1. Single Arm Lift with “clean and jerk” movement: Start by standing with your feet shoulder-width apart. Grasp a kettlebell in one hand and swing it up and into the crook of your elbow so it is pinned close to your hip, keeping your wrist straight, pause. Then dip down to load your legs as you push the kettlebell up past your shoulders to hold it with an extended arm. Your legs can straighten as the arm extends straight to the ceiling, but be sure to not lock out the joints. Maintain control with the core and legs as you slowly lower the kettlebell to your side. Do 10-15 reps on each side.

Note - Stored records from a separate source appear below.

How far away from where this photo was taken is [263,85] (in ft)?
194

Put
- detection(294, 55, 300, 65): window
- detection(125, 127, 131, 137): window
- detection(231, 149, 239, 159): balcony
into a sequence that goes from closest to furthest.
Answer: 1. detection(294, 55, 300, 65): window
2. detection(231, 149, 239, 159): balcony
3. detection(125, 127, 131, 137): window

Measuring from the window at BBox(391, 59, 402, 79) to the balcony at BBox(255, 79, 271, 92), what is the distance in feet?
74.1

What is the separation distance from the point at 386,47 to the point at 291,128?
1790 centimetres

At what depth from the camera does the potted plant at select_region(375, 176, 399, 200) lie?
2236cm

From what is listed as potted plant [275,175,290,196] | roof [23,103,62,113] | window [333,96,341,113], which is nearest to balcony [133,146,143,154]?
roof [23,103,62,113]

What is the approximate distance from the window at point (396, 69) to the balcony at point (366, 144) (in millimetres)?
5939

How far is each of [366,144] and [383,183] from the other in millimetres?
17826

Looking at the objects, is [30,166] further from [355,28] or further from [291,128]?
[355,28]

2. Swing-and-press: From a standing position with feet more than shoulder-width apart, grab the kettle bell with one or both hands. Swing it between your legs, keeping your spine in a neutral position by engaging your abdominals. Draw the bell up and as the weight reaches shoulder level your hips should come forward, and you can straighten your legs and press the weight up to the ceiling. In the top position, your arm should be in one straight line next to your ear, palm facing out. Pause at the top before letting the weight lead the movement back down between your legs. If you are using one hand to lift, switch sides and then repeat with 15 to 20 for each side. If using both hands you can continue with more reps if needed.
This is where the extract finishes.